Y aunque el gobierno sí informaba con diligencia a la Organización Mundial de la Salud sobre el brote, médicos y funcionarios chinos recibieron órdenes de guardar silencio ante los ciudadanos. Incluso, un oftalmólogo del hospital central de Wuhan que alertó a sus colegas sobre la aparición de la enfermedad fue censurado y la policía le hizo firmar un documento en el que se comprometía a no “crear pánico”. Varios expertos coinciden en que la ausencia de información solo empeoró la situación.

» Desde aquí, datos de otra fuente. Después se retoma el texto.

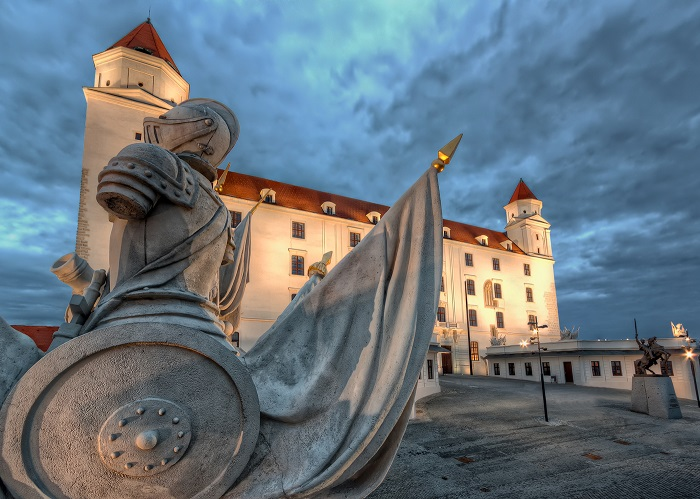 9 Bratislava Castle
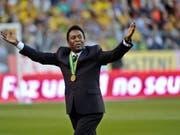 Die brasilianische Fussball-Legende Pelé ist zur Behandlung in ein Pariser Spital eingeliefert worden. Pelé war zu PR-Zwecken in Paris und traf dabei auch den französischen Nationalspieler Kylian Mbappé. (Bild: KEYSTONE/AP SCANPIX SWEDEN/JONAS EKSTROMER)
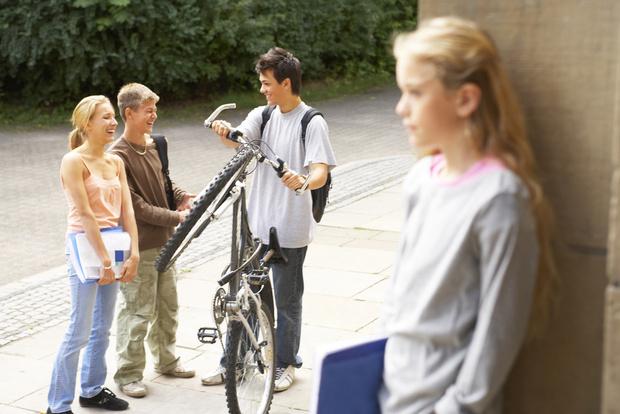 Фото №1 - Вопрос дня: Одноклассник, с которым я встречалась, распускает про меня сплетни. Что делать?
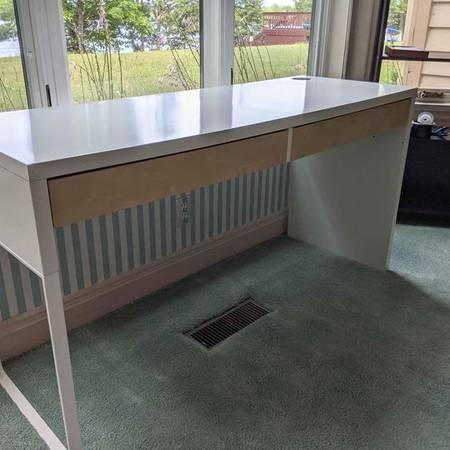 Photo Ikea Micke White Desk - $69 (Pike Lake)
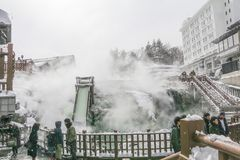 郡马,日本- Onsen 2月18,2018 Kusatsu是一种温泉手段 库存照片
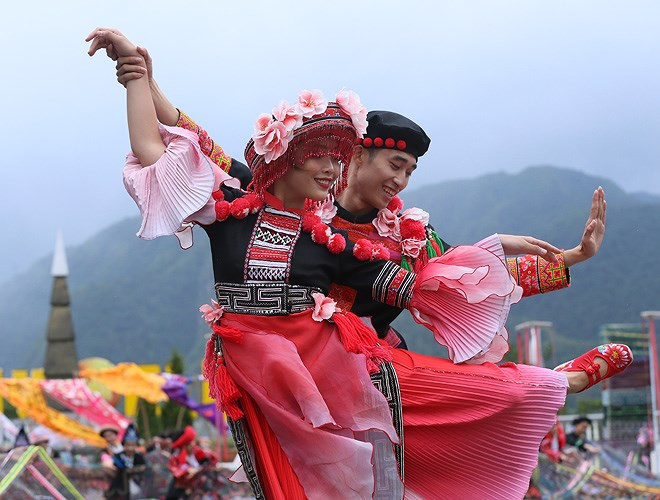 ethnic dancing festival held on the peak of fansipan excites crowds hinh 5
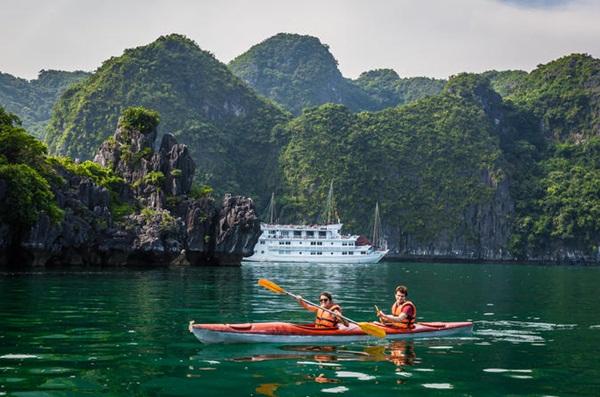 Go Halong bay boat trip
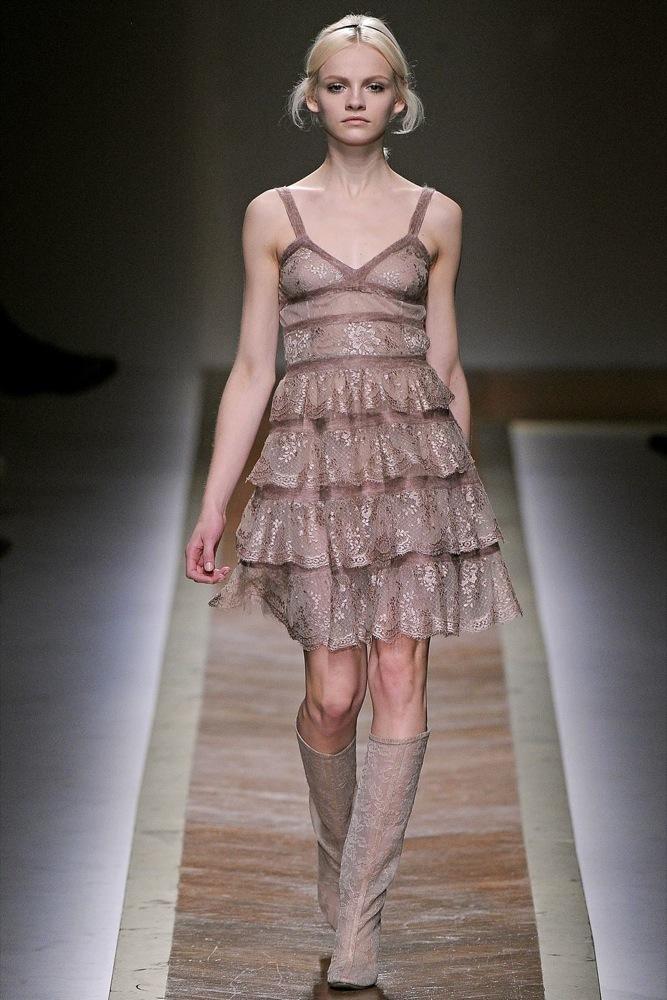 Foto de Valentino Otoño-Invierno 2011/2012 en la Semana de la Moda de París: la moda está triste (6/23)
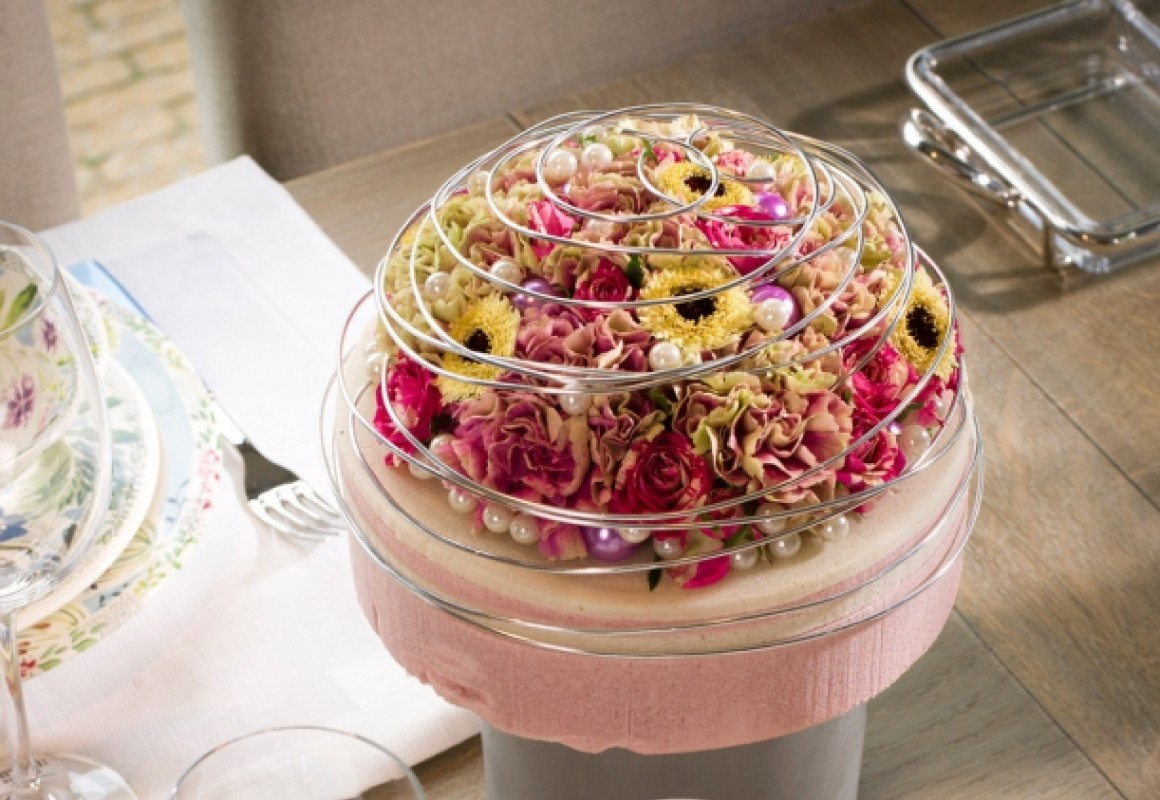 Layered cake dummy dome - OASIS® Floral Products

No es la primera vez, además, que el secretismo y la censura que imperan en China —ya de por sí peligrosos— se convierten en una amenaza para el resto del mundo. Cuando ocurrió la epidemia de SARS, a principios de la década de 2000, el gobierno intentó encubrir la enfermedad durante meses, hasta que un médico reveló la verdad.
Si bien es cierto que el esfuerzo posterior y desmesurado de las autoridades para contener el coronavirus es encomiable, los habitantes de Wuhan y de Hubei han tenido que sacrificarse por los errores y las mentiras irresponsables de un régimen cuya primera víctima fue la transparencia.